Ao contrário do que ocorre nos livros de Harder de que falámos anteriormente, e mesmo que haja um caminho para uma “coroação” no momento em que desponta a vida biológica na sua superfície, não se procura em em Gaïa uma teleologia com o ser humano no centro. Ou pelo menos de forma permanente. Pois nesta novela com cerca de 100 pranchas, por volta da 30ª prancha da narrativa surge o que parece ser um feto humano, que assinala o surgimento de Eros (a reprodução sexuada, por um lado, mas igualmente interpretável simbolicamente como um “desejo” individualizante), e rapidamente absorvido e desaparecido nas formas em que se desdobrará, num constante movimento de indiscernibilidade entre o que podem ser objectos cósmicos (o planeta, meteoros, galáxias rodopiantes) e unidades biológicas (células, moléculas, veias, etc.).

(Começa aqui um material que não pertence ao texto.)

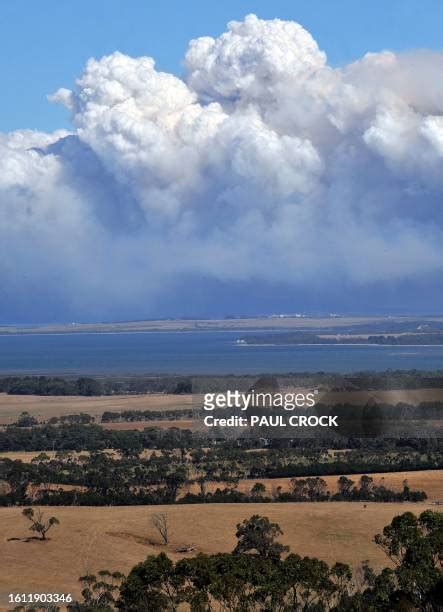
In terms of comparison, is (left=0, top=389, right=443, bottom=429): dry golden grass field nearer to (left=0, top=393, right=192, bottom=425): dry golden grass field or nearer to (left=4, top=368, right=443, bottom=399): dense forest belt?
(left=0, top=393, right=192, bottom=425): dry golden grass field

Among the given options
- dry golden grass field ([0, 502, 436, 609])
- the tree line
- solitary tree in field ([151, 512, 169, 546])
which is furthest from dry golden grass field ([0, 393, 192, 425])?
the tree line

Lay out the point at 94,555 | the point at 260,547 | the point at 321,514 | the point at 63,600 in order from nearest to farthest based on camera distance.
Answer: the point at 63,600 < the point at 260,547 < the point at 94,555 < the point at 321,514

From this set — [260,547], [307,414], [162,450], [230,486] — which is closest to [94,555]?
[260,547]

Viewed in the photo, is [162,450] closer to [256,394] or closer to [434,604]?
[256,394]

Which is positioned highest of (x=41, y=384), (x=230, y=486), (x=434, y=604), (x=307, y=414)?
(x=41, y=384)

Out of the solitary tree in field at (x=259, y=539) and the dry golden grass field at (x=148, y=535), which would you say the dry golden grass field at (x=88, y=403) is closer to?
the dry golden grass field at (x=148, y=535)

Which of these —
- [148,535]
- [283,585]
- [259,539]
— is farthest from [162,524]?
[283,585]

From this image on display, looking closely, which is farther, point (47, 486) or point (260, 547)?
point (47, 486)
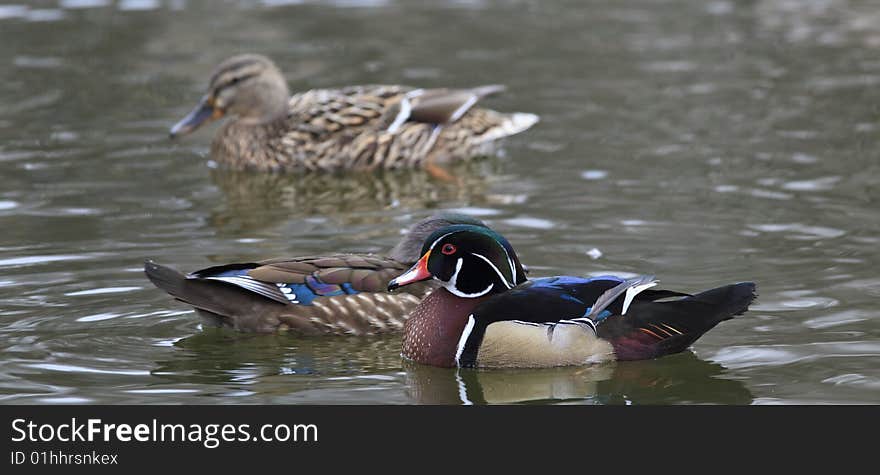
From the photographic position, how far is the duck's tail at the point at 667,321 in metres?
8.56

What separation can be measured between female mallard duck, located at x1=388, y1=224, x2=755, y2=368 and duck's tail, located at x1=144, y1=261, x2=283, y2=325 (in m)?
1.11

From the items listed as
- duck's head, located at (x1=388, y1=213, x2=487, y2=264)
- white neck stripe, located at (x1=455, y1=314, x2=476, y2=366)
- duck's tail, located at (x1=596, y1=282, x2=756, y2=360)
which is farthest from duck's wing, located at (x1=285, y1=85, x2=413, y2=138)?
duck's tail, located at (x1=596, y1=282, x2=756, y2=360)

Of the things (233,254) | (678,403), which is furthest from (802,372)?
(233,254)

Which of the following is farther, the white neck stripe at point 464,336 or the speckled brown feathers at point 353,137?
the speckled brown feathers at point 353,137

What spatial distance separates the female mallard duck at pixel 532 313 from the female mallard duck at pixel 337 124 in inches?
227

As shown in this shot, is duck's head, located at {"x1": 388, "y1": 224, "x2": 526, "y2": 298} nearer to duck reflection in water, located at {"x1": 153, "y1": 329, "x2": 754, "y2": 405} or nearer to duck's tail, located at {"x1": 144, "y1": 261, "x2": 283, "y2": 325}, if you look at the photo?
duck reflection in water, located at {"x1": 153, "y1": 329, "x2": 754, "y2": 405}

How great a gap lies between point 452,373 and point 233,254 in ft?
9.84

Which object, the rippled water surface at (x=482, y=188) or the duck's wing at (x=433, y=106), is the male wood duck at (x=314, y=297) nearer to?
the rippled water surface at (x=482, y=188)

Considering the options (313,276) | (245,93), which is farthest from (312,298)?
(245,93)

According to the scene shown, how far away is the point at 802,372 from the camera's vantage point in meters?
8.34

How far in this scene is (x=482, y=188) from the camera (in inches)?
528

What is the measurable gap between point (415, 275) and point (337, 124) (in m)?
5.95

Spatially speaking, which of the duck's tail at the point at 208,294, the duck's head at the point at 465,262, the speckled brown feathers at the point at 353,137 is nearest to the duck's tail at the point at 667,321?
the duck's head at the point at 465,262
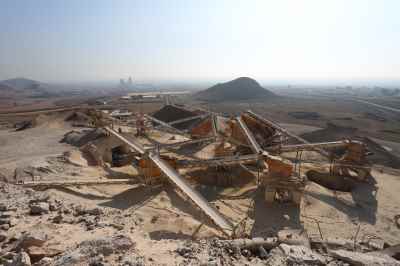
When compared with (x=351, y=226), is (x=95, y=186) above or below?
above

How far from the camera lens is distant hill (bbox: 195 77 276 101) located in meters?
78.9

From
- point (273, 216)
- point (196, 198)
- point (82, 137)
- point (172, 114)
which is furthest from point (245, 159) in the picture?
point (172, 114)

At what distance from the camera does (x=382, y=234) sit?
8516 millimetres

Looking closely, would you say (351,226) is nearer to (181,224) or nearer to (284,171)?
(284,171)

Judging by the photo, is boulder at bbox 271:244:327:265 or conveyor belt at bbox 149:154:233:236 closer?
boulder at bbox 271:244:327:265

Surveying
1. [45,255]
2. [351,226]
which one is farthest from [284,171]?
[45,255]

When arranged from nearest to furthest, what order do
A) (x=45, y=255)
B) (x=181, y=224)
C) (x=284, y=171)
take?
1. (x=45, y=255)
2. (x=181, y=224)
3. (x=284, y=171)

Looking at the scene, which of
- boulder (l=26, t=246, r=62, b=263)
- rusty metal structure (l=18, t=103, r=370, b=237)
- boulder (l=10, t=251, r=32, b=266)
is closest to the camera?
boulder (l=10, t=251, r=32, b=266)

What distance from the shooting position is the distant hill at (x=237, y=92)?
78875 millimetres

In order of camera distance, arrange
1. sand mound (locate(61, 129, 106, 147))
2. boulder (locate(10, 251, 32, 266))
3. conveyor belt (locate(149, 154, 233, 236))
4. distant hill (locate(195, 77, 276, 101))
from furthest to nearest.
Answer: distant hill (locate(195, 77, 276, 101))
sand mound (locate(61, 129, 106, 147))
conveyor belt (locate(149, 154, 233, 236))
boulder (locate(10, 251, 32, 266))

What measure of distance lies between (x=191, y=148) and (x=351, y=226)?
1033cm

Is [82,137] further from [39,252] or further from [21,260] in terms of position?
[21,260]

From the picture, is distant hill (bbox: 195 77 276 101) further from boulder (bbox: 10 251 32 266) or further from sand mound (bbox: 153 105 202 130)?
boulder (bbox: 10 251 32 266)

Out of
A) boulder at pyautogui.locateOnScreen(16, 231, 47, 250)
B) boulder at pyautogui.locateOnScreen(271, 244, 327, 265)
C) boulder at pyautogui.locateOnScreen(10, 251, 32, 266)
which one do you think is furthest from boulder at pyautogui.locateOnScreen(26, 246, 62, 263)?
boulder at pyautogui.locateOnScreen(271, 244, 327, 265)
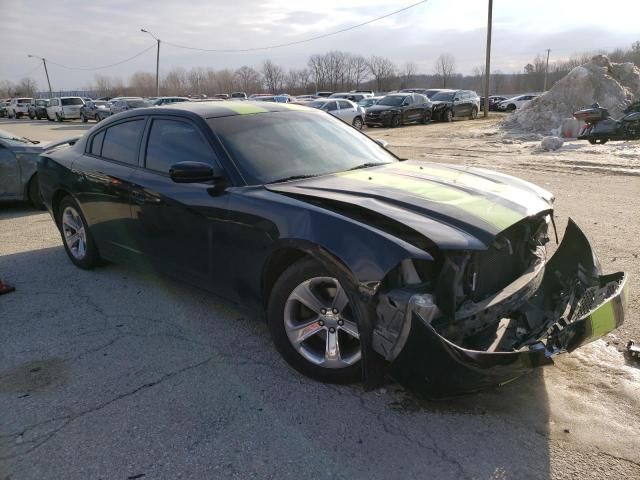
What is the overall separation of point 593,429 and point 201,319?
2.80m

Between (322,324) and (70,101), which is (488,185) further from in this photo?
(70,101)

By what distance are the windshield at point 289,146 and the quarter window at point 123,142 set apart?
3.12ft

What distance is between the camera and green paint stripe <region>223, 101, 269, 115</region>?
4.15 m

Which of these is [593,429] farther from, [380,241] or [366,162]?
[366,162]

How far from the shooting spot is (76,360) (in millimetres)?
3529

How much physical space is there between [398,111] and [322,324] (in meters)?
25.3

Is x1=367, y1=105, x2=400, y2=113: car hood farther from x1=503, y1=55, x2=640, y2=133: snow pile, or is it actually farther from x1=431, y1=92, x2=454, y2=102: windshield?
x1=503, y1=55, x2=640, y2=133: snow pile

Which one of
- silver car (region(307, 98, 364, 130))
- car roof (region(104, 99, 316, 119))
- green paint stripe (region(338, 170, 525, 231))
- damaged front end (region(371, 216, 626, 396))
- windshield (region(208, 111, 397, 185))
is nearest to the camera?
damaged front end (region(371, 216, 626, 396))

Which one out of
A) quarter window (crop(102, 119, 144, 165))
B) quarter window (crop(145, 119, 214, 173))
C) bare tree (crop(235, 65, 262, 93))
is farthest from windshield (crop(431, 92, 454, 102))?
bare tree (crop(235, 65, 262, 93))

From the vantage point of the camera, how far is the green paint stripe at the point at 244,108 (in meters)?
4.15

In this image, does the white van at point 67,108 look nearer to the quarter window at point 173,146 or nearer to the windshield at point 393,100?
the windshield at point 393,100

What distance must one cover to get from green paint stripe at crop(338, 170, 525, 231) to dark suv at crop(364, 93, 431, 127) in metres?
23.9

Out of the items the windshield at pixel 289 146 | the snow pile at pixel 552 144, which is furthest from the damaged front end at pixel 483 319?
the snow pile at pixel 552 144

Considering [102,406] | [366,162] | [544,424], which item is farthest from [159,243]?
[544,424]
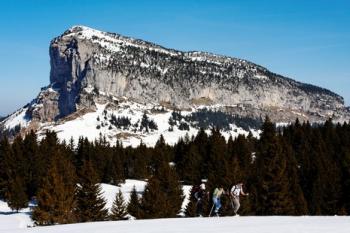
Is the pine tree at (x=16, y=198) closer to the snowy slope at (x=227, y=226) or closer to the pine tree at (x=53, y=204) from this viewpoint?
the pine tree at (x=53, y=204)

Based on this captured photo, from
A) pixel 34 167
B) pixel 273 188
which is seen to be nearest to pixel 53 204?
pixel 273 188

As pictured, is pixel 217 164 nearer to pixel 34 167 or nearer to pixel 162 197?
pixel 162 197

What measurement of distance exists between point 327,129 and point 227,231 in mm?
94989

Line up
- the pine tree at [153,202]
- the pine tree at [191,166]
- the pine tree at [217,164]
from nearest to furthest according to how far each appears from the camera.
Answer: the pine tree at [153,202] < the pine tree at [217,164] < the pine tree at [191,166]

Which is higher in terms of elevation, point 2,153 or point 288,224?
point 2,153

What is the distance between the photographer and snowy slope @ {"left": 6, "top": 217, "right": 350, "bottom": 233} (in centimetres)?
2394

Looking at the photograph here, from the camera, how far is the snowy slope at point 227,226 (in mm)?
23938

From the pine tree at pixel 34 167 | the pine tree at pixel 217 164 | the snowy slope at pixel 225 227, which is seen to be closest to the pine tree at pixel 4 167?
the pine tree at pixel 34 167

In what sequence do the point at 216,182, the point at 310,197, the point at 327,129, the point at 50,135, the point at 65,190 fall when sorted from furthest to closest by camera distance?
the point at 327,129 < the point at 50,135 < the point at 310,197 < the point at 216,182 < the point at 65,190

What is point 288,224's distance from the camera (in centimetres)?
2589

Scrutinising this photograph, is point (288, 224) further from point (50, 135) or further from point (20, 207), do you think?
point (50, 135)

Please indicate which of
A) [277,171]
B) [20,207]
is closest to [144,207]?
[277,171]

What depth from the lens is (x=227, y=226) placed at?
26.2 meters

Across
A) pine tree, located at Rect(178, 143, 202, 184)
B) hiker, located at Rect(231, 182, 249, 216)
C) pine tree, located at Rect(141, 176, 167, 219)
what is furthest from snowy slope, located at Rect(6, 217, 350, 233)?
pine tree, located at Rect(178, 143, 202, 184)
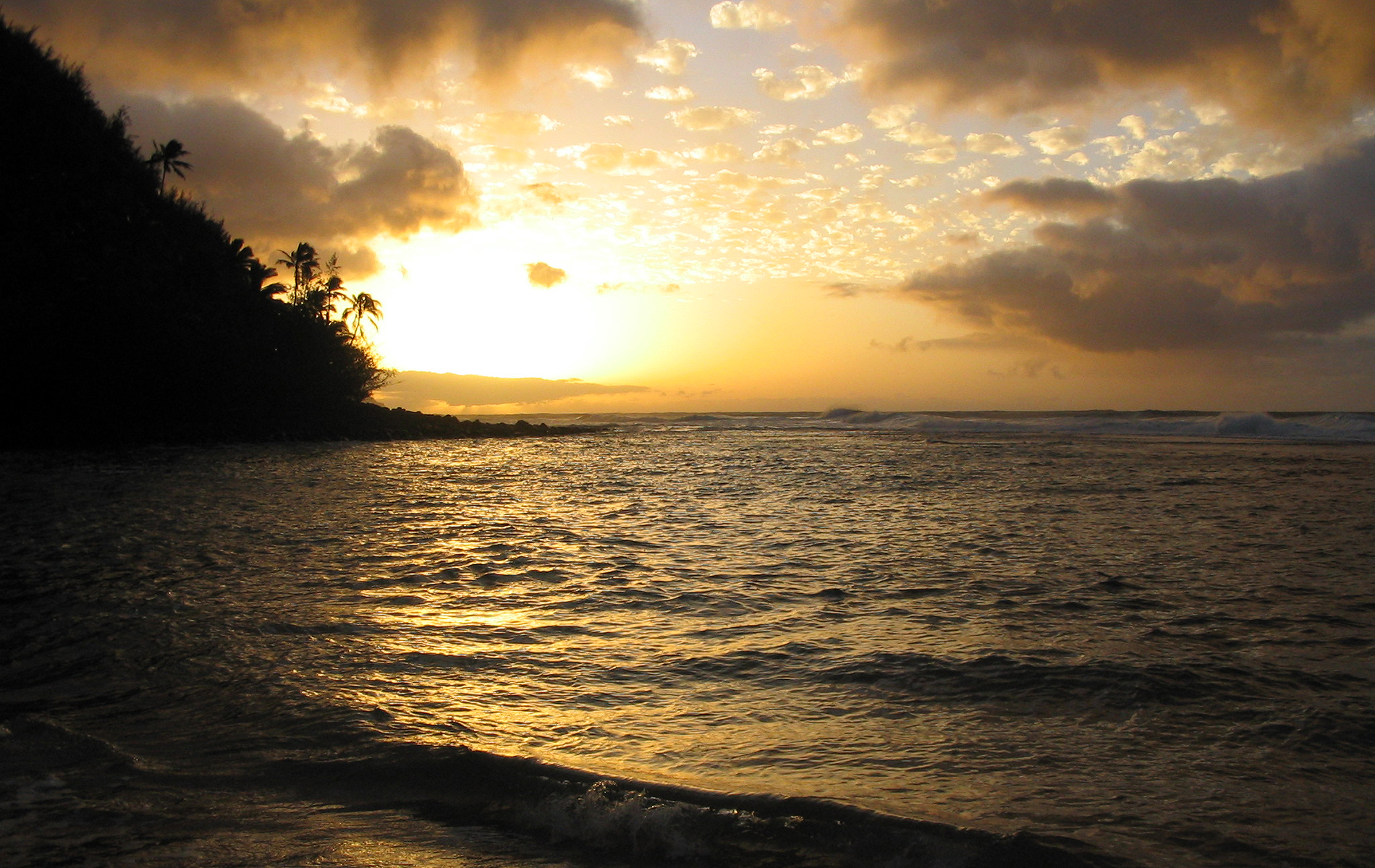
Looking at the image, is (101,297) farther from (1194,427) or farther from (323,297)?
(1194,427)

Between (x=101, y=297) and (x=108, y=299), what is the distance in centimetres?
23

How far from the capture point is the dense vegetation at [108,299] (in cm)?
3197

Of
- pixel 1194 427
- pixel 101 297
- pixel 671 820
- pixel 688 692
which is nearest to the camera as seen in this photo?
pixel 671 820

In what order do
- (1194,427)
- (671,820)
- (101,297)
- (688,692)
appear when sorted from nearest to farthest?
(671,820), (688,692), (101,297), (1194,427)

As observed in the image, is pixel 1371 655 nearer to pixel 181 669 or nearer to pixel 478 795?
pixel 478 795

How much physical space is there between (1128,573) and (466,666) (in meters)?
→ 7.42

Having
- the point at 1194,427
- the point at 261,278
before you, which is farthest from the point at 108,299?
the point at 1194,427

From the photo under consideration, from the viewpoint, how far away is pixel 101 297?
33312 mm

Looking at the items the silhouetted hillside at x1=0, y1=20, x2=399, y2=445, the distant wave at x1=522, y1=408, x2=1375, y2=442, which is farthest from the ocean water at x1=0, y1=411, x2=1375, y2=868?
the distant wave at x1=522, y1=408, x2=1375, y2=442

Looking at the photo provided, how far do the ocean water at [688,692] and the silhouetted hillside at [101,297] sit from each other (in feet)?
81.8

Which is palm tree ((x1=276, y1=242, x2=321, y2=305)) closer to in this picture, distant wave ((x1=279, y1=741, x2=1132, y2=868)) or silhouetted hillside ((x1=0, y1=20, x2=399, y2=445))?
silhouetted hillside ((x1=0, y1=20, x2=399, y2=445))

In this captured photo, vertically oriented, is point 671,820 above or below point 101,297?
below

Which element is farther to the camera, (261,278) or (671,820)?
(261,278)

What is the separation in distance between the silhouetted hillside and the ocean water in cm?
2493
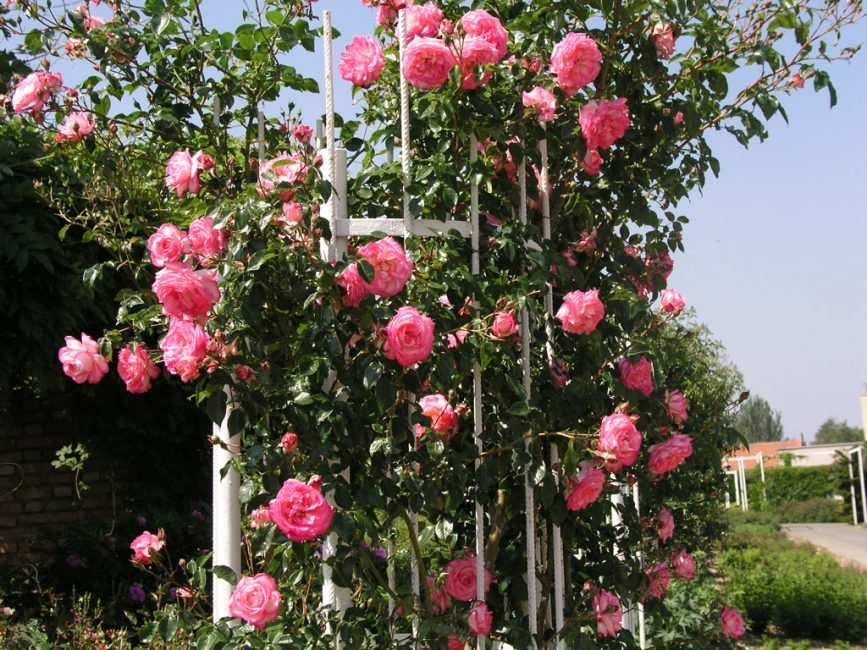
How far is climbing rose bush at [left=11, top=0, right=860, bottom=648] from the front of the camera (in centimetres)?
173

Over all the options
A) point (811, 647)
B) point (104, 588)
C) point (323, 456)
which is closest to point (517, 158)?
point (323, 456)

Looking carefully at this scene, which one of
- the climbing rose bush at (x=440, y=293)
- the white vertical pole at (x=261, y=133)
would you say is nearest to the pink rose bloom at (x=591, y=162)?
the climbing rose bush at (x=440, y=293)

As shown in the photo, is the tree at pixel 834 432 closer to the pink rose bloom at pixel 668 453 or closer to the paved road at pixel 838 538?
the paved road at pixel 838 538

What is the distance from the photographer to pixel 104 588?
15.5 feet

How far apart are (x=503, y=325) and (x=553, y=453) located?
33 cm

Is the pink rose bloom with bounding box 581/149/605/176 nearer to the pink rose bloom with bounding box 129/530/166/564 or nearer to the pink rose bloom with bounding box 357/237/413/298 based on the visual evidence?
the pink rose bloom with bounding box 357/237/413/298

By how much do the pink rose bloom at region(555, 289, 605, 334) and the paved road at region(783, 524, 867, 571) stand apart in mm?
11660

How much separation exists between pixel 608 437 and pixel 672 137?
0.78 m

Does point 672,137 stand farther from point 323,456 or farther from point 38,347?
point 38,347

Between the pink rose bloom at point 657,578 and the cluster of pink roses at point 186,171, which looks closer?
the cluster of pink roses at point 186,171

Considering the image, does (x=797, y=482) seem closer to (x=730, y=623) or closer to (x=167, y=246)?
(x=730, y=623)

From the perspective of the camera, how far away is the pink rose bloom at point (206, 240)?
1854 millimetres

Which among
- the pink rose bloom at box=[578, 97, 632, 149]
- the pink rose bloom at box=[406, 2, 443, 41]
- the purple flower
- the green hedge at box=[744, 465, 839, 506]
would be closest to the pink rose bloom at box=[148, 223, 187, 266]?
the pink rose bloom at box=[406, 2, 443, 41]

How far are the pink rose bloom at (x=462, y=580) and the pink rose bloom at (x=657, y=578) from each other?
562mm
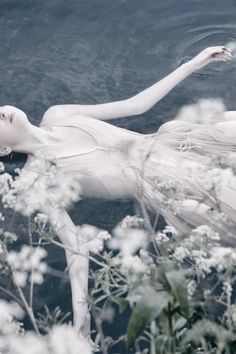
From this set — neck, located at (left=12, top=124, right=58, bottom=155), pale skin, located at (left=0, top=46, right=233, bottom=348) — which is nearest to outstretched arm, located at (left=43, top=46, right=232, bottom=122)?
pale skin, located at (left=0, top=46, right=233, bottom=348)

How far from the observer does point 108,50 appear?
10.5ft

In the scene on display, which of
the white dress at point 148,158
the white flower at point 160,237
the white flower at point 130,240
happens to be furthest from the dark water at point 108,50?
the white flower at point 160,237

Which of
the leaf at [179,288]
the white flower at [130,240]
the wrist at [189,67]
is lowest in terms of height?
the wrist at [189,67]

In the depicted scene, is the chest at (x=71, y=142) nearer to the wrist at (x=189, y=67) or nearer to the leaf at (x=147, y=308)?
the wrist at (x=189, y=67)

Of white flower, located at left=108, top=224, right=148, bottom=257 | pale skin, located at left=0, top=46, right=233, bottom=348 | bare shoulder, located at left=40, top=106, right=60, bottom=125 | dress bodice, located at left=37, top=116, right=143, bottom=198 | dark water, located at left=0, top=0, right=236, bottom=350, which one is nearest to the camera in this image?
white flower, located at left=108, top=224, right=148, bottom=257

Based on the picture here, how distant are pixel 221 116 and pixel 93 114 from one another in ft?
1.62

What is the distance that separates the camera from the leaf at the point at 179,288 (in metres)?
1.14

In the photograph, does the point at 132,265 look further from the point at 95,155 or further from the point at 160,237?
the point at 95,155

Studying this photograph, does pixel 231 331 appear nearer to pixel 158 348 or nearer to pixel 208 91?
pixel 158 348

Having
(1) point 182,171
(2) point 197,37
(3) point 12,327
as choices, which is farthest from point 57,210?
(2) point 197,37

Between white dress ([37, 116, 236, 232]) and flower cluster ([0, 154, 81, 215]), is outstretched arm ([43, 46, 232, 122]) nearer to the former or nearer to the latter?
white dress ([37, 116, 236, 232])

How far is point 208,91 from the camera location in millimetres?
2951

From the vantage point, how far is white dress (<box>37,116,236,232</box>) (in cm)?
224

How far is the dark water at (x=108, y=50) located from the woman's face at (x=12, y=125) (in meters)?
0.22
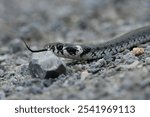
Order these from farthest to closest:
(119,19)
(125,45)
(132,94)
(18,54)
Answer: (119,19) → (18,54) → (125,45) → (132,94)

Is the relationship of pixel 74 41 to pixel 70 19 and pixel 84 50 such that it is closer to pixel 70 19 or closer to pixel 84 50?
pixel 84 50

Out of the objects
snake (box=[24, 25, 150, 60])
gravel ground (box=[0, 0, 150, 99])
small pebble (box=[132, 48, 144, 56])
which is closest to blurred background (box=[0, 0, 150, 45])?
gravel ground (box=[0, 0, 150, 99])

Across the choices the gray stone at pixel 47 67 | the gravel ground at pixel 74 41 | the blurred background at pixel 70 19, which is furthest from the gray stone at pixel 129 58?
the blurred background at pixel 70 19

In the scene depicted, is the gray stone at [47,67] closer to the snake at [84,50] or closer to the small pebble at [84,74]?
the small pebble at [84,74]

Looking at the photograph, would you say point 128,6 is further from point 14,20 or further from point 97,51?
point 97,51

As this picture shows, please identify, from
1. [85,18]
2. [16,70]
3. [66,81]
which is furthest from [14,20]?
[66,81]

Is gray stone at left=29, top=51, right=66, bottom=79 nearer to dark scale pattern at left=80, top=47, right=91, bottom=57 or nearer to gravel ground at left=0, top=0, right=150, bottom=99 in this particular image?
gravel ground at left=0, top=0, right=150, bottom=99
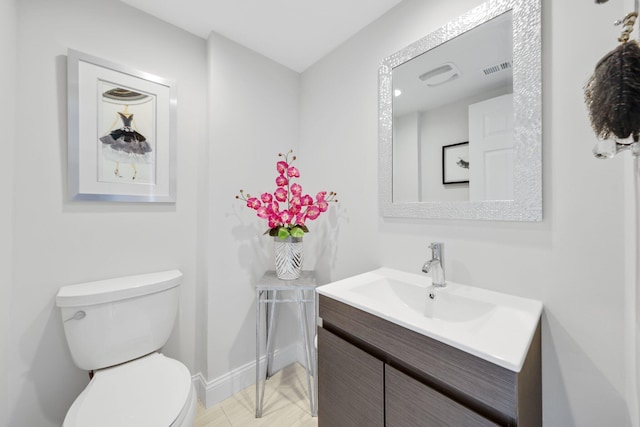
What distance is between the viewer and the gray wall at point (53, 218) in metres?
1.05

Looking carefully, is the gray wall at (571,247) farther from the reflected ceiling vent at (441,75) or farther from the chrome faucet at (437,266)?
the reflected ceiling vent at (441,75)

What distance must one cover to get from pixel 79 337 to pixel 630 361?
1917mm

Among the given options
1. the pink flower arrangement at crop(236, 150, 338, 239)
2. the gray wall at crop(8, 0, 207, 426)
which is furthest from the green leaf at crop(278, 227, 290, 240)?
the gray wall at crop(8, 0, 207, 426)

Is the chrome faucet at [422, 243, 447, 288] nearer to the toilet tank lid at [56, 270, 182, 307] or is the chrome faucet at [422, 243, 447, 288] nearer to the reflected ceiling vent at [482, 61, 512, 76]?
the reflected ceiling vent at [482, 61, 512, 76]

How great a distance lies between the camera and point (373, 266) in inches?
53.1

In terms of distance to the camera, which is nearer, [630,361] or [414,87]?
[630,361]

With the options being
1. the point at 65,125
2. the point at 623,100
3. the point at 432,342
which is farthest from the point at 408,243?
the point at 65,125

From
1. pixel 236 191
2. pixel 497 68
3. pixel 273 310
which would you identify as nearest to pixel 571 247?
pixel 497 68

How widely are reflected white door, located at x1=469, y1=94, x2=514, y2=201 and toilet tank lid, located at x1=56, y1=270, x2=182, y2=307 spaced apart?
1.50m

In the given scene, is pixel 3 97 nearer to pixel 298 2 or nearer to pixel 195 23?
pixel 195 23

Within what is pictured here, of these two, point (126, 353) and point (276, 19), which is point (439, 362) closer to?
point (126, 353)

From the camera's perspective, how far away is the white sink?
60cm

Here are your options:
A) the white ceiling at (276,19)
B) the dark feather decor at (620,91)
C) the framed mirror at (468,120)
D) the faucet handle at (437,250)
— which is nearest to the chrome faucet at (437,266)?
the faucet handle at (437,250)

Formado em escultura, o autor e músico marselhês tem trabalhado recentemente em formas fabricadas em papier machê, a que chama de “híbridas”, fazendo-nos recordar em certa medida o trabalho de Catarina Leitão, no sentido do cruzamento entre o orgânico e o não-orgânico, o elementar e o complexo, o humano e o não-humano. Uma espécie de curva ou desvio imaginário na evolução das espécies. Uma breve visita ao seu blog livresco revelará que ele pensa cada uma das “formas” ou “espécies” de uma maneira individualizada, quem sabe prevendo formas de comportamento e resposta dessas mesmas entidades. Talvez não seja totalmente descabido conceber estas formas sob o signo do novo conceito de Donna Haraway, o do Chthuluoceno, que convida a uma leitura do momento contemporâneo com mais um descentramento da figura humana para uma relação tentacular com a natureza, o mundo, os “outros” (não tanto os “outros humanos”, mas sim tudo o resto que existe na Terra: de aranhas a líquenes). A de estabelecermos novos graus de parentesco não por elos familiares, sequer de espécie, mas indo subindo em cada nível taxonómico até chegarmos a uma conectividade quase absoluta. E Haraway chega mesmo a falar de Gaia como auto-poiética, "atingindo uma coerência sistémica finita face a perturbações no seio de parâmetros que em si mesmos respondem a processos sistémicos dinâmicos". Portanto, não uma totalidade fechada sobre si mesma, mesmo as suas "partes", mas um complexo movimento não-linear dessas mesmas forças internas, ainda assim identificáveis como tal. Uma descrição possível de aplicar sobre o próprios sistema da banda desenhada (veja-se Staying With the Trouble: Making Kin in the Chthulucene, que reúne vários textos publicados alhures).

Um hino à conexão, à familiaridade rizomática sem fim, ao desdobramento internos de um mesmo centro, Gaïa é um projecto que convida não apenas a uma nova percepção humana do universo como procura descentrar-nos para melhor nos responsabilizar na sua reinscrição.

Nota final : agradecimentos à editora, pelo envio do livro em ficheiro digital.